STATED EXERCISE: Render the stretch from the line containing "Which particular item from" through the line containing "5. point (543, 330)" in the items below as a Markdown table with the columns Row and Line Text, one numbered row per line and blank lines omitted.

_ _ _

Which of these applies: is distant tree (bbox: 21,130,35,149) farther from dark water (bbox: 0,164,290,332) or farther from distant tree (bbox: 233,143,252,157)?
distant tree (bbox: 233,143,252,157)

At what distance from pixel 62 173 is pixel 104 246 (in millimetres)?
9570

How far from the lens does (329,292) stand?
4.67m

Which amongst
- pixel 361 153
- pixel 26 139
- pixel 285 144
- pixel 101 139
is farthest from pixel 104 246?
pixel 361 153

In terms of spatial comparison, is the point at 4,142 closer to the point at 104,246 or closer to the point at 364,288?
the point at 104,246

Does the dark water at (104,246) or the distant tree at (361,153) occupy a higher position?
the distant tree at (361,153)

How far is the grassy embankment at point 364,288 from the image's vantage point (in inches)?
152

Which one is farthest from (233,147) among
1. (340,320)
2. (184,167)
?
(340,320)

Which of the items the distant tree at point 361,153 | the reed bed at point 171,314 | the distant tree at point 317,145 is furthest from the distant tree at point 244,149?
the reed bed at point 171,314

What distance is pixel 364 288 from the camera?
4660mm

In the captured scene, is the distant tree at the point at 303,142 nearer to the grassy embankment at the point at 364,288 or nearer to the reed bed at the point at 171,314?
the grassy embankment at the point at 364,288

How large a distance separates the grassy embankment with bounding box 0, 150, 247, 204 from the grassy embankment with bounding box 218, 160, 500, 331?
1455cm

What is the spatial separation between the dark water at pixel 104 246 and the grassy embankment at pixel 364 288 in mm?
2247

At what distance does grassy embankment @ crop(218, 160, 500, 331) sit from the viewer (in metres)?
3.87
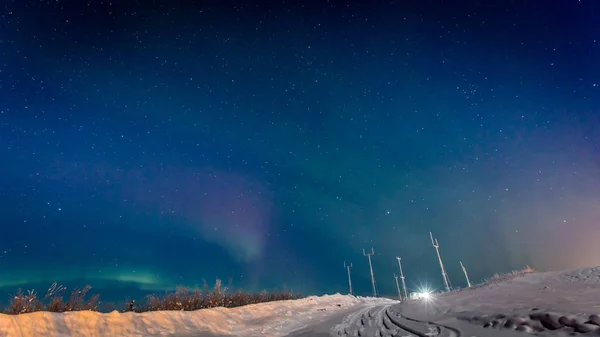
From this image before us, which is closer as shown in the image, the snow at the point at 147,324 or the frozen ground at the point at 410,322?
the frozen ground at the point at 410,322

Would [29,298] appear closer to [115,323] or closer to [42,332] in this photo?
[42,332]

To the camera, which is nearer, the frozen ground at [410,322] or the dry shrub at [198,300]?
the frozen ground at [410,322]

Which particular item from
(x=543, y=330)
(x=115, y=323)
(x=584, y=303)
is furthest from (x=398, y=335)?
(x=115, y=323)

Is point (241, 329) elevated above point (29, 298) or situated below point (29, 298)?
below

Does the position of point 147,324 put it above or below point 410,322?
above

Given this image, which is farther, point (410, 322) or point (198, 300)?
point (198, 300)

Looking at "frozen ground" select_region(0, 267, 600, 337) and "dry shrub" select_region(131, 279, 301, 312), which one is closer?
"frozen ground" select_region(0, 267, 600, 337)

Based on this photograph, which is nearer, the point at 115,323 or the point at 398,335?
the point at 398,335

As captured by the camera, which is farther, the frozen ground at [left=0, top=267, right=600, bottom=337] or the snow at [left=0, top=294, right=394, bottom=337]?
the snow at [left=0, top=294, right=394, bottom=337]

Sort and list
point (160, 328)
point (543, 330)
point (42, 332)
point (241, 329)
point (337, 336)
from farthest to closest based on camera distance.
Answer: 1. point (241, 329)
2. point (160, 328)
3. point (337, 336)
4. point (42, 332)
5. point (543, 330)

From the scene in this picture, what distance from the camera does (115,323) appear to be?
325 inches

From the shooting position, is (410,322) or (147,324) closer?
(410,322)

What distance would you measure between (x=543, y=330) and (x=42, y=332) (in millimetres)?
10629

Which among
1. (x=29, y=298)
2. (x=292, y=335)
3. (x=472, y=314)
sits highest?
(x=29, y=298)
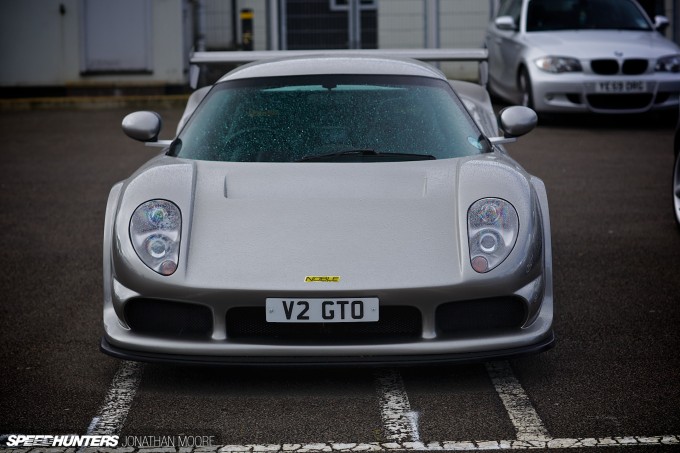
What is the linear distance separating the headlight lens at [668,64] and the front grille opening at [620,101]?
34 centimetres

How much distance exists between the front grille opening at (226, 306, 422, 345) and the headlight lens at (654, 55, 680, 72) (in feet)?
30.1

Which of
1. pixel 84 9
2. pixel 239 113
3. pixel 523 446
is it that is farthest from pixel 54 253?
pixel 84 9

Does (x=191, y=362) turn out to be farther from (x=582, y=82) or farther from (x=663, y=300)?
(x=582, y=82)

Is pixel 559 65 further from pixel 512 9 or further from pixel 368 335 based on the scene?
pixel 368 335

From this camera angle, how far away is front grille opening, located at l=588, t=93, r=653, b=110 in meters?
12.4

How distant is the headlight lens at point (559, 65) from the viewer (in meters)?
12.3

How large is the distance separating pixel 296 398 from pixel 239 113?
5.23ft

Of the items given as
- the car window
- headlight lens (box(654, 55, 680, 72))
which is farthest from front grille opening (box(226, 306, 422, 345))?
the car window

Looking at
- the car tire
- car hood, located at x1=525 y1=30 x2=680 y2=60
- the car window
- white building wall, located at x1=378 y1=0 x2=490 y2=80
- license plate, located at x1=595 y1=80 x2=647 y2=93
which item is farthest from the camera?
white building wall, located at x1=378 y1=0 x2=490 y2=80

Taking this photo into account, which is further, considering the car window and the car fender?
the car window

_ _ _

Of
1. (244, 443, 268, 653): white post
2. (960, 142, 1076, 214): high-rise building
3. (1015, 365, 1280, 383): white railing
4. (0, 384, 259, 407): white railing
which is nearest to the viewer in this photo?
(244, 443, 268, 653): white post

_ _ _

RESPONSE TO THE EXERCISE:
| Row | Line Text |
|---|---|
| 1 | Which particular item from |
| 2 | (x=543, y=330) |
| 3 | (x=115, y=323) |
| 4 | (x=584, y=303) |
| 5 | is furthest from (x=398, y=335)? |
| 6 | (x=115, y=323) |
| 7 | Is point (241, 329) elevated above point (29, 298) or situated below point (29, 298)? |
| 8 | below |
| 9 | Does the position of point 147,324 put it above or below point 410,322? |
| 10 | above |
| 11 | Given this image, which is farther, point (410, 322) or point (198, 300)? |
| 12 | point (198, 300) |
| 13 | Looking at "frozen ground" select_region(0, 267, 600, 337) and "dry shrub" select_region(131, 279, 301, 312), which one is closer? |
| 14 | "frozen ground" select_region(0, 267, 600, 337) |
| 15 | Based on this photograph, which is nearer, the point at 115,323 or the point at 398,335? |
| 16 | the point at 398,335 |
| 17 | As captured by the camera, which is farther, the frozen ground at [left=0, top=267, right=600, bottom=337] or the snow at [left=0, top=294, right=394, bottom=337]? |
| 18 | the snow at [left=0, top=294, right=394, bottom=337] |
| 19 | Sort and list |
| 20 | point (160, 328) |
| 21 | point (543, 330) |
| 22 | point (42, 332) |
| 23 | point (241, 329) |
| 24 | point (337, 336) |
| 25 | from farthest to closest based on camera distance. |
| 26 | Answer: 1. point (241, 329) |
| 27 | 2. point (160, 328) |
| 28 | 3. point (337, 336) |
| 29 | 4. point (42, 332) |
| 30 | 5. point (543, 330) |